Samsung lancia Bixby 2.0 (e strizza l'occhio agli sviluppatori)

Il colosso sudcoreano Samsung ha annunciato Bixby 2.0, nuova major realese del suo assistente virtuale intelligente alle ricerche; quest'ultima versione si caratterizza in particolare per il fatto che con essa Bixby smette di essere una piattaforma dedicata al solo ecosistema mobile e allarga il proprio raggio d'azione alla domotica.

Bixby è nato come alternativa a soluzioni concorrenti quali Google Assistent e Amazon Alexa e ne starebbe seguendo l'evoluzione proponendosi ora come una soluzione per le smart home. Ciò significa garantire un supporto ancora più avanzato alle interazioni vocali e la capacità di soddisfare un maggior numero di esigenze sulla base delle abitudini degli utenti.

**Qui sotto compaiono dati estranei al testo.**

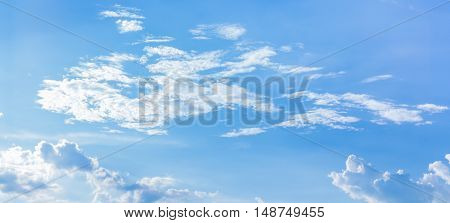 natural background of the blue sky with clouds. You can apply for sky background, sky backdrop, sky wallpaper, sky with text and everything about sky background concept.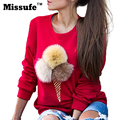 Missufe Moda Pullovers 3D Hoodies Outono Inverno Bola De Pêlo Artificial Camisola Ice Cream Impresso Mulheres Top Jumpers Treino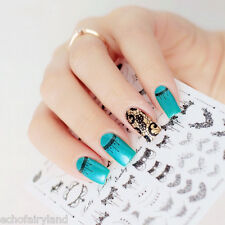 1Sheet Necklace Black Lace Image 3D Nail Art Stickers Manicure Decals Decoration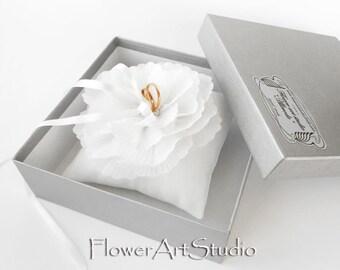 Wedding ring pillow White ring pillow Wedding ring bearer pillow Satin ring pillow with flower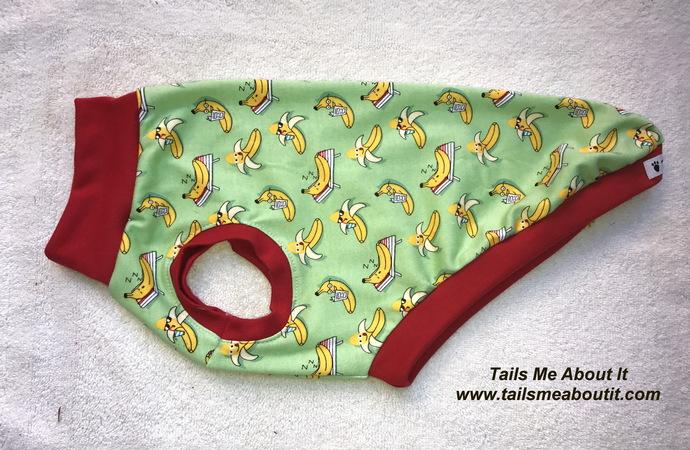 Bananas Cotton Stretch Top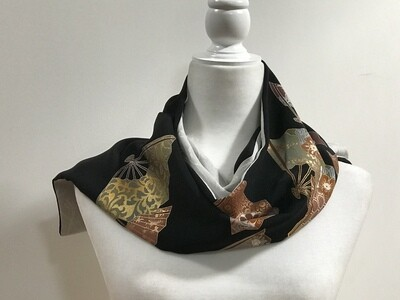Scarf 6.5 x 52in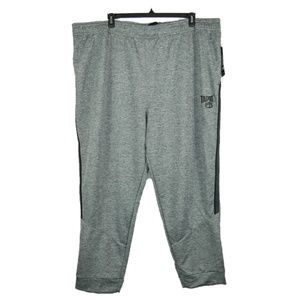 Tapout Mens Gray Athletic Jogger Sweat Pants 5XL
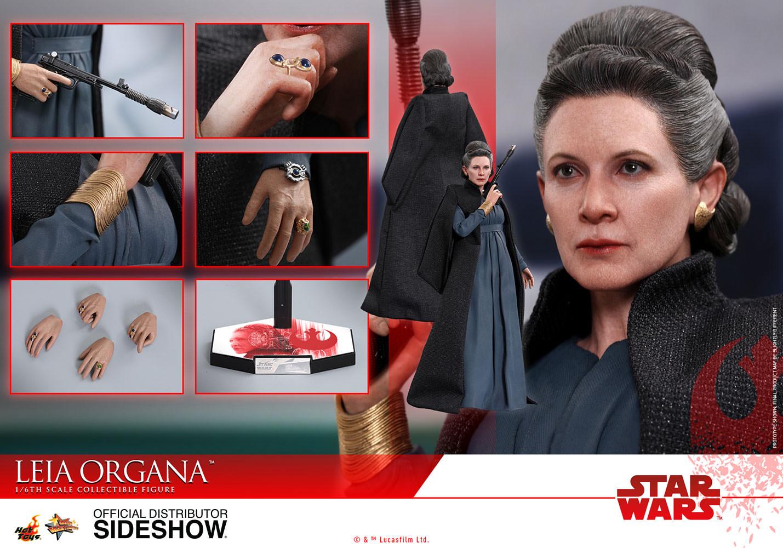 Star Wars The Last Jedi Leia Organa Sixth-Scale Figure
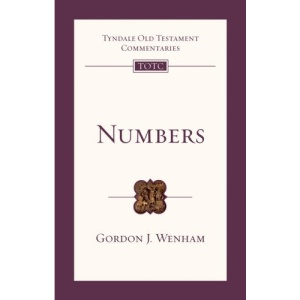 Numbers: An Introduction and Commentary (Tyndale Old Testament Commentaries)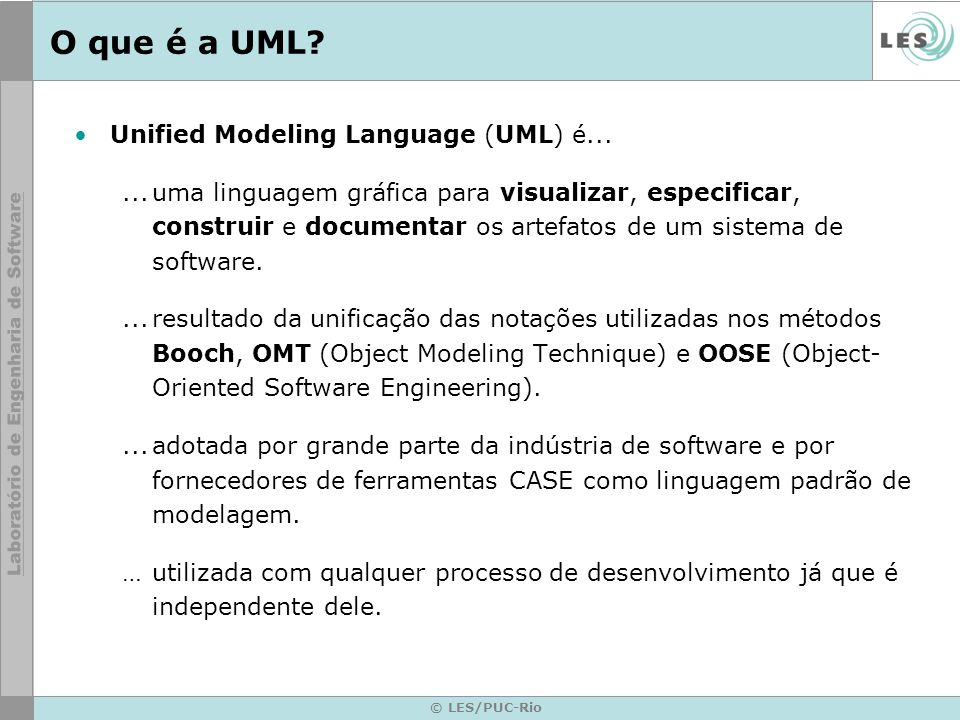 O que é a UML Unified Modeling Language (UML) é...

La seconda generazione del servizio funziona come una sorta di centro direzionale dal quale si diramano tutte le istruzioni destinate agli oggetti intelligenti, e connessi, presenti all'interno di un'abitazione; quindi non soltanto lo smartphone, ma anche Smart TV, smartwatch e qualsiasi elettrodomestico sia controllabile da remoto.

Per incentivare quanto più possibile l'utilizzo di Bixby 2.0 la casa madre ha deciso di chiamare a raccolta gli sviluppatori di terze parti, cosa che accade già da tempo con le soluzioni di Seattle e Mountain View. A questo scopo verrà distribuito un apposito SDK (Software Development Kit) attualmente in fase di betatest.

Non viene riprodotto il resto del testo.